Combining the effects of Step 1 and Step 2 (a digression)

A quick caveat: We actually never received all the traffic we used to get, pre-penalty. Let me share some rough numbers with you.

It would not be unusual for us, pre-penalty, to get 1,000 visitors a day to a site, with maybe 90% of this traffic coming from Google. That equates to 100 visitors a day from Bing or referring sites, and 900 visitors a day from Google.

After the penalties, that 900 visitors a day stream slowed by about 95%. Instead of getting 900 visitors from Google, the site enjoyed, say, 45 visitors on any given day.

And then things actually got worse. When we cleaned up the junky links, we also cut back on the traffic from other sources. (We actually used to get pretty good traffic from some of the article sites.)

Maybe the link pruning, then, cut the non-Google traffic in half to 50 visitors so that after all this, a site that used to get maybe 1,000 unique visitors a day (nearly 30,000 a month) squeaks along with just 95 visitors a day. Ouch.

Nevertheless, we saw a nice bump in Google traffic with the July 2014 and October 2014 updates. Across our heavily hit sites (those mentioned above), we saw maybe a five-fold jump in traffic. That sounded great. At first.

But when you do the math, given that you're coming off of a really low base value, you never get close to what you once enjoyed.

In other words, if Google is pouring say 40 or 50 visitors a day into a site and then quintuples this, you’re now looking at 200 to 250 visitors a day. Add to that the maybe 50 visitors coming from other sites, and you’re at 250 or 300 people a day—way less than we used to enjoy.

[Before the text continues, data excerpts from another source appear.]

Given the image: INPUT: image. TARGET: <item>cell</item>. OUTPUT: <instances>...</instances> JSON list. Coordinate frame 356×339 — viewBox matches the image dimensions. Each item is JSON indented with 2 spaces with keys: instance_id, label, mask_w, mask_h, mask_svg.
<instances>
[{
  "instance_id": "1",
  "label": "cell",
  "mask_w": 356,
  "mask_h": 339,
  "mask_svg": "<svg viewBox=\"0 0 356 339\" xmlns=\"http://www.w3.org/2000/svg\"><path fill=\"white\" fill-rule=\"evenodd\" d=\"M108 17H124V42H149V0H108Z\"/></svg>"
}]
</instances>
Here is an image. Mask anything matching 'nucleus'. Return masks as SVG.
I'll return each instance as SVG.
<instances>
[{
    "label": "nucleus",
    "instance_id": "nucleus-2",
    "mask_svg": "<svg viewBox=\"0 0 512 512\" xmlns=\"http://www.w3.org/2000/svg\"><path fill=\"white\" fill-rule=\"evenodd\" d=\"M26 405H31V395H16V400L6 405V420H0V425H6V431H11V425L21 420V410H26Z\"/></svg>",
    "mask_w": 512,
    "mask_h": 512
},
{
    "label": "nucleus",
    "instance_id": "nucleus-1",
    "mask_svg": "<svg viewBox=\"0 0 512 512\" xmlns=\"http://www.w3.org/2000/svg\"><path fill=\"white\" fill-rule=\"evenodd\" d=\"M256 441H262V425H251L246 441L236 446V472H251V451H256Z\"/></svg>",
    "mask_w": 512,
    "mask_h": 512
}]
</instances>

My point is that you can’t fully recover from a penalty or penalties simply through SEO auditing and general fiddle-faddling.

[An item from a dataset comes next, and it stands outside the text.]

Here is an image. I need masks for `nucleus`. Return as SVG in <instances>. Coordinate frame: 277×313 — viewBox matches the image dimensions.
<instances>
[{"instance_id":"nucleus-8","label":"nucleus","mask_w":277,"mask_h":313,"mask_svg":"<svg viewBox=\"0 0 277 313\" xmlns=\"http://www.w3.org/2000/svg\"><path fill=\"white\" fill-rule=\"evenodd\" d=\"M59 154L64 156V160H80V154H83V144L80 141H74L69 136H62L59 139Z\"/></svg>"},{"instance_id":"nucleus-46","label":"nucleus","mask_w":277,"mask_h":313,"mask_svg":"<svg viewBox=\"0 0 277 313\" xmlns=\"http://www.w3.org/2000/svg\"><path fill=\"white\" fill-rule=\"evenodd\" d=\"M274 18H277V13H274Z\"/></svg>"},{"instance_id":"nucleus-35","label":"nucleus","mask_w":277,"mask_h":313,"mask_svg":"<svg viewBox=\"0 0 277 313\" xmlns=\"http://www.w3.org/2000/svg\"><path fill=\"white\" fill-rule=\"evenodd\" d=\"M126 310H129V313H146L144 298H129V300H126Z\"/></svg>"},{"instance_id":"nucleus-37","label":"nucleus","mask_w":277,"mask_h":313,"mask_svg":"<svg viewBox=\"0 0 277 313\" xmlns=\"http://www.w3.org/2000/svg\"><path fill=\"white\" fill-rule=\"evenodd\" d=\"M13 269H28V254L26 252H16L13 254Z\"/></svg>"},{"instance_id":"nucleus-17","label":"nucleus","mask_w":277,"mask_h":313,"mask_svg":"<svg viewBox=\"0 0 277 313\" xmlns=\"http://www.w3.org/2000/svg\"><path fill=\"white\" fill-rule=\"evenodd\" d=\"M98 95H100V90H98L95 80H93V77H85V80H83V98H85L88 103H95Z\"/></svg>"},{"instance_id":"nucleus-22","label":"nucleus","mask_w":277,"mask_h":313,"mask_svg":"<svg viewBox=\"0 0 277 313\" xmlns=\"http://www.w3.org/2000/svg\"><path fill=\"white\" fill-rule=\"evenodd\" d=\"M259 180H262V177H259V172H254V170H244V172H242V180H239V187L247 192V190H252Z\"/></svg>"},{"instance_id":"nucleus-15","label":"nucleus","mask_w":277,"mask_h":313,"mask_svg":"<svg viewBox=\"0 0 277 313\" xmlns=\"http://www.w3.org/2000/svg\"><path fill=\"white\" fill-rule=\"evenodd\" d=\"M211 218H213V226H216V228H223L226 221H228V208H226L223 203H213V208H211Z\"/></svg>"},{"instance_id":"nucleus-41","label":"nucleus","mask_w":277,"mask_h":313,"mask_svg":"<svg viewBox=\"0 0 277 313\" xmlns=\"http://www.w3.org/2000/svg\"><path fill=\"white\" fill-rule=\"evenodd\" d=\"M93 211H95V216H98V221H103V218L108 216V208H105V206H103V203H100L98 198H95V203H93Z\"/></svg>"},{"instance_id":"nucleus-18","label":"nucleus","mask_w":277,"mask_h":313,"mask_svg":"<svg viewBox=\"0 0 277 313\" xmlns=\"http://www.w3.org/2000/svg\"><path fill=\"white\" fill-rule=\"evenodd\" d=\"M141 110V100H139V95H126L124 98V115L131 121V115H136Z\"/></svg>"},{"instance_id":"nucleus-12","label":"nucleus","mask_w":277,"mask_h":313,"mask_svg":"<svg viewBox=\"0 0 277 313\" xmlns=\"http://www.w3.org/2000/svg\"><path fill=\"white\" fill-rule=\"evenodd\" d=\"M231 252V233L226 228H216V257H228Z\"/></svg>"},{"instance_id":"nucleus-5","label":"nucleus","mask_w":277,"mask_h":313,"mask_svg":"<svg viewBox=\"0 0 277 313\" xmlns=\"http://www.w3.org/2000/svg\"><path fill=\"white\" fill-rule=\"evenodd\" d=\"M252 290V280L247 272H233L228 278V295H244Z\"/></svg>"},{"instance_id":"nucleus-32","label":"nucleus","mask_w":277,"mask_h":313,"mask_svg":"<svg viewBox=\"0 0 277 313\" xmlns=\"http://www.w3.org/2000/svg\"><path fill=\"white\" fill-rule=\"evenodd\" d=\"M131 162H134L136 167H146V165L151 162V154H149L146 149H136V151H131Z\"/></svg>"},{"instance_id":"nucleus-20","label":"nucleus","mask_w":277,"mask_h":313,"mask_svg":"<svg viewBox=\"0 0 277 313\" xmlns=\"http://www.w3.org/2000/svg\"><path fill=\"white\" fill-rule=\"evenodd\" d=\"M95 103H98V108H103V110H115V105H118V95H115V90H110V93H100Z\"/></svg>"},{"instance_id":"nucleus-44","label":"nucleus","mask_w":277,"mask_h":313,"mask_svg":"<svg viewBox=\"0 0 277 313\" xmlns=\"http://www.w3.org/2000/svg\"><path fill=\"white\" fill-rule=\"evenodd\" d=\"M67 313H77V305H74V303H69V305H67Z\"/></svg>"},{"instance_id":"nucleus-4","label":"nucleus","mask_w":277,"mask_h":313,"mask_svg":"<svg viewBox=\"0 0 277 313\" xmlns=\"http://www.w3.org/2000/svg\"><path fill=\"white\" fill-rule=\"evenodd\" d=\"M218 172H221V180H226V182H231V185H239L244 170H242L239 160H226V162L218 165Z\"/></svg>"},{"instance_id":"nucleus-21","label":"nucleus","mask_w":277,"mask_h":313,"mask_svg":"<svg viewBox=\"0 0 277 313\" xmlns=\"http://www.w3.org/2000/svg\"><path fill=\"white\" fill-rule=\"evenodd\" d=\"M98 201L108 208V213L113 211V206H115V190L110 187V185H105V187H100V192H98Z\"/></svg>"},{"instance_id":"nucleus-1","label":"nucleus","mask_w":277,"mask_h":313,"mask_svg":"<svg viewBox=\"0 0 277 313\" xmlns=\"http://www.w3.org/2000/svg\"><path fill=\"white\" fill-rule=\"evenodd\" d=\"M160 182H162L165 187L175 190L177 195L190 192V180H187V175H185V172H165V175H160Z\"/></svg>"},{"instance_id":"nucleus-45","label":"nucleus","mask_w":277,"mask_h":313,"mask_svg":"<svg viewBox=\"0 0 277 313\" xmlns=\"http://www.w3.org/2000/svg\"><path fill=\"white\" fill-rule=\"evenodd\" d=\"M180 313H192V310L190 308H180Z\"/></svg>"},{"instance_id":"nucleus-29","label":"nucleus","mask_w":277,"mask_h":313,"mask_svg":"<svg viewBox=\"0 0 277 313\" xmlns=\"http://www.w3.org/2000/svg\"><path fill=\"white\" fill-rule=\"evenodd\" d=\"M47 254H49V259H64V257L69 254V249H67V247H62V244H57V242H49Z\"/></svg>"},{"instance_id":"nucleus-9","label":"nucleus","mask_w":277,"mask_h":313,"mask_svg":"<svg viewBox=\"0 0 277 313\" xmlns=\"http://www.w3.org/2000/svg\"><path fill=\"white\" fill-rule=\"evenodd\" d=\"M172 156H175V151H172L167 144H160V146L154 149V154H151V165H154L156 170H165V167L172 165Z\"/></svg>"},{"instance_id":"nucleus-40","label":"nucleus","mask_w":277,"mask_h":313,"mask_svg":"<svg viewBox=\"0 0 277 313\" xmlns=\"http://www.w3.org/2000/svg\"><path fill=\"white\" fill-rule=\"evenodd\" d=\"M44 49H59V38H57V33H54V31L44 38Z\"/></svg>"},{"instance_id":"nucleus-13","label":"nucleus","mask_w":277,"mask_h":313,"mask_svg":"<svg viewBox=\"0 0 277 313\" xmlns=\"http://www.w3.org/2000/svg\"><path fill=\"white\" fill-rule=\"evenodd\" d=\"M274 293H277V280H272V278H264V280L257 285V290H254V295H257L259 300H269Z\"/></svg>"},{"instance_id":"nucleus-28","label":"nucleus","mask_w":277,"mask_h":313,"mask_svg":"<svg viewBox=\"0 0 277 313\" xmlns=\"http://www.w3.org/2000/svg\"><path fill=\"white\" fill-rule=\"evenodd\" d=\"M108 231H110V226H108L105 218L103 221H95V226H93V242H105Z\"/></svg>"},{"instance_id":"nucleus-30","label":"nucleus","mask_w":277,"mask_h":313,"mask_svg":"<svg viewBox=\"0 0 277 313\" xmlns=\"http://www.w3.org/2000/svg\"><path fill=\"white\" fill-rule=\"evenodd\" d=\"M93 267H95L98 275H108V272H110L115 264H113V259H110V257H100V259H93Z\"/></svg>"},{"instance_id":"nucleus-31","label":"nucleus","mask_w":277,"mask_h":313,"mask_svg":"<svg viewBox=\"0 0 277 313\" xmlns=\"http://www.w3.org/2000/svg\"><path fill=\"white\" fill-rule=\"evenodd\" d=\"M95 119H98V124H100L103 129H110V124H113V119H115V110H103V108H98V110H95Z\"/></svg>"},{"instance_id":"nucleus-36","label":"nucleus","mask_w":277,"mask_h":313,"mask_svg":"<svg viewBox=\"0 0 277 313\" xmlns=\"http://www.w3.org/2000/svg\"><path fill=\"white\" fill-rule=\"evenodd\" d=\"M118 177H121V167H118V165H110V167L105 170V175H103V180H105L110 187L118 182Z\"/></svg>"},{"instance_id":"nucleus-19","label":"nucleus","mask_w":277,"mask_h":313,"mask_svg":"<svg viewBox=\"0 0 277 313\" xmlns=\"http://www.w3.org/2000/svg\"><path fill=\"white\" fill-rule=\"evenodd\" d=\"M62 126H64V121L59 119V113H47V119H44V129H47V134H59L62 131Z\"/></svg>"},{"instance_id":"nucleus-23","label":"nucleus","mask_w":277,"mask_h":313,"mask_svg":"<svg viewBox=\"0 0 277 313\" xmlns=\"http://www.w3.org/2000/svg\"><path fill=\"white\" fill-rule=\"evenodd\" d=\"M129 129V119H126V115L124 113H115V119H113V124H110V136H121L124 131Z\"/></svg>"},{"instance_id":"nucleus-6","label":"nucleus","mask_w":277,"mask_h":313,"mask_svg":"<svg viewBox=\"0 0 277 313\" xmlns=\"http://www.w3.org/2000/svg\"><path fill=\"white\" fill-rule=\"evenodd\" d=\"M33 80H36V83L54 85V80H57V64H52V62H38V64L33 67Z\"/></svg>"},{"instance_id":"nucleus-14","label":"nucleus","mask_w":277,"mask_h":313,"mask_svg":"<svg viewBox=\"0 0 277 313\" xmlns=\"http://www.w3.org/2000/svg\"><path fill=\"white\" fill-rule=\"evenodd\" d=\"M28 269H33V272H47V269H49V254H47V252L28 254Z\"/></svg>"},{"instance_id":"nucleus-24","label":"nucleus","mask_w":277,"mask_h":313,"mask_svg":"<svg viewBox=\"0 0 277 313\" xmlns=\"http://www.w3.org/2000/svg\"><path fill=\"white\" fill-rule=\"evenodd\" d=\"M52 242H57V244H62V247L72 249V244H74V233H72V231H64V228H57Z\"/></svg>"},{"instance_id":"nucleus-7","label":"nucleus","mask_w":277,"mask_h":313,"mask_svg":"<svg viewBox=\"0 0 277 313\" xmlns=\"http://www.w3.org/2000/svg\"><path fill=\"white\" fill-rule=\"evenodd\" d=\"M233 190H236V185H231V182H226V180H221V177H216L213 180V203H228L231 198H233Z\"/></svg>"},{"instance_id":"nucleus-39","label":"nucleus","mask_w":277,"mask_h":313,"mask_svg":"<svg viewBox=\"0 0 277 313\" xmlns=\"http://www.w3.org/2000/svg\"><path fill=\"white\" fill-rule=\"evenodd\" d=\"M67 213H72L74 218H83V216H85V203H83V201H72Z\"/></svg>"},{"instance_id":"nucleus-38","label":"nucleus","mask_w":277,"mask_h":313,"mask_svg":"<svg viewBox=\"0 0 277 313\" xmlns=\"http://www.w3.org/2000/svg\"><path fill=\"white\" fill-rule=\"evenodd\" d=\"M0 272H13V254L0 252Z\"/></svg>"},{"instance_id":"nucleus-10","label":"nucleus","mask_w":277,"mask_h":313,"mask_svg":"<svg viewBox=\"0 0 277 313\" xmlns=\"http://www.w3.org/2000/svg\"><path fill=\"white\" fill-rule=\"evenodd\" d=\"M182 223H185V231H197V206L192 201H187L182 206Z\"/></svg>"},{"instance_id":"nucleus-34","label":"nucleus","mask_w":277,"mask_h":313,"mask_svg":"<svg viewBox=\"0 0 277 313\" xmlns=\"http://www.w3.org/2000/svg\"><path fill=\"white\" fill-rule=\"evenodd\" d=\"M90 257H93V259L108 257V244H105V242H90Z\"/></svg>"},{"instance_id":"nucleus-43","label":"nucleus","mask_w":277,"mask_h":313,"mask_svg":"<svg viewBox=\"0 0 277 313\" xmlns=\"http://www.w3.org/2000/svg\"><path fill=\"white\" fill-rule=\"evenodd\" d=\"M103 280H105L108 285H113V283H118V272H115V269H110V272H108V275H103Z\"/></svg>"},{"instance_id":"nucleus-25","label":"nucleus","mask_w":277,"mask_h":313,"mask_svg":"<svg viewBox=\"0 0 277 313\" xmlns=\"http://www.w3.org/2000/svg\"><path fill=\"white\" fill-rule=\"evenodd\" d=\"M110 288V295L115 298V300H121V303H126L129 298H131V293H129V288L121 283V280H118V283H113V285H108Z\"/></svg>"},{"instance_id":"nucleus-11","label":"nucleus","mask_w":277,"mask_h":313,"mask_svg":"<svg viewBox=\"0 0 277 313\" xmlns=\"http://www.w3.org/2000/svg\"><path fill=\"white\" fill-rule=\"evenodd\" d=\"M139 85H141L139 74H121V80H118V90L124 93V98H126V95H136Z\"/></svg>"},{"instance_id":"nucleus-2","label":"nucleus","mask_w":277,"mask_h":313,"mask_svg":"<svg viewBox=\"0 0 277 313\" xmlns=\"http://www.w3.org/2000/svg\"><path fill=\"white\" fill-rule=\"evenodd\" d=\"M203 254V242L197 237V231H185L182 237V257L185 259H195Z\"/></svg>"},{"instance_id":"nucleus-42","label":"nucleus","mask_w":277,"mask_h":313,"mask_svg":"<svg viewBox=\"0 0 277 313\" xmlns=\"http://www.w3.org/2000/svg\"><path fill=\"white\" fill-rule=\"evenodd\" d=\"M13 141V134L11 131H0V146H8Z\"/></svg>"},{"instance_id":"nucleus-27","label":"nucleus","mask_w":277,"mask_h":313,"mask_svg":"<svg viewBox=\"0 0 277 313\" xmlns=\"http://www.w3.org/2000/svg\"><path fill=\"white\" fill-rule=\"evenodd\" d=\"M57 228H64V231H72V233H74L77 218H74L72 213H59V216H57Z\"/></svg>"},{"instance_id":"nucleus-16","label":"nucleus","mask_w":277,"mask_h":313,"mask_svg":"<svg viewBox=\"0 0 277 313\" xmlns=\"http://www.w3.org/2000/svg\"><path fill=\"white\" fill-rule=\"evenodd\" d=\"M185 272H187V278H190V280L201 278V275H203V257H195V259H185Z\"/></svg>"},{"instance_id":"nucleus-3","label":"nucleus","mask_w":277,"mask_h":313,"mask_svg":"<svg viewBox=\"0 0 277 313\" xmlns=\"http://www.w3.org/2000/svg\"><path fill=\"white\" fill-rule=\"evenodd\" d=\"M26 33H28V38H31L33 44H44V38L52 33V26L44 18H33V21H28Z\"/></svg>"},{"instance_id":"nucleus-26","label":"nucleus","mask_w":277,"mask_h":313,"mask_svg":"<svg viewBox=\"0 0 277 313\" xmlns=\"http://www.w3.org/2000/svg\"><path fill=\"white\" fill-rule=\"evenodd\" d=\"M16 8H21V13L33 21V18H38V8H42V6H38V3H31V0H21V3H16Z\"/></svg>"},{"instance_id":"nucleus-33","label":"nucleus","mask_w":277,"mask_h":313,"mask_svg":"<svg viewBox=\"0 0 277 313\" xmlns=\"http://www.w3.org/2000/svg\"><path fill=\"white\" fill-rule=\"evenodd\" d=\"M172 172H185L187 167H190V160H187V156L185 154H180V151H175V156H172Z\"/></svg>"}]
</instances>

But, in one sense, you don’t actually care about recovering the traffic. You care about recovering the revenue. In that regard, a few basic fixes helped.

Step 3: Optimize conversion rates

The embarrassing thing about all that free traffic from Google was we didn’t really need to be very smart about optimizing our conversion rates or on-page usability.

Even if we did a crappy job in these areas, all we needed to do was compensate with more SEO-induced traffic.

Obviously, these days one can’t think that way. And so optimizing for conversion rates and improving on-page usability became part of the solution.

We’ve done all the standard things to our principal sites: adding excellent copy, making pages scannable, and tweaking the design of certain pages.

Though measuring the improvement gets tricky, we feel like we probably nearly doubled our conversion rate. (Honestly, we attribute improvement to the poor job we did with the pre-penalty websites. It was pretty easy to make big improvements to sites that were so inefficient and crudely constructed.)

Step 4: Improve the product mix

The final thing we did—and this thing was the cherry on the cake—was to get smarter about the products we sold and cross-sold.

Again, this is embarrassing to admit, but in our pre-penalty phase when we had all of that free traffic, we didn’t care if we only made one-time, relatively small dollar sales to a tiny percentage of our visitors. (Our do-it-yourself incorporation kits sold for about $40.)

Our mindset is totally different now. 

We use the sites to sell CPA firm services. And because we serve a high-end niche, that means we’re really looking for individual taxpayers who become clients paying $1,000, or small business tax clients paying maybe $2,000 year. And the goal is for these clients to return year after year.

The product mix improvements, in the end, changed the game. In fact, we didn’t even need to recover from Google's algorithmic penalties once we fixed the product mix. However, improving our conversion rates and dramatically bumping up our web traffic certainly makes growing easier.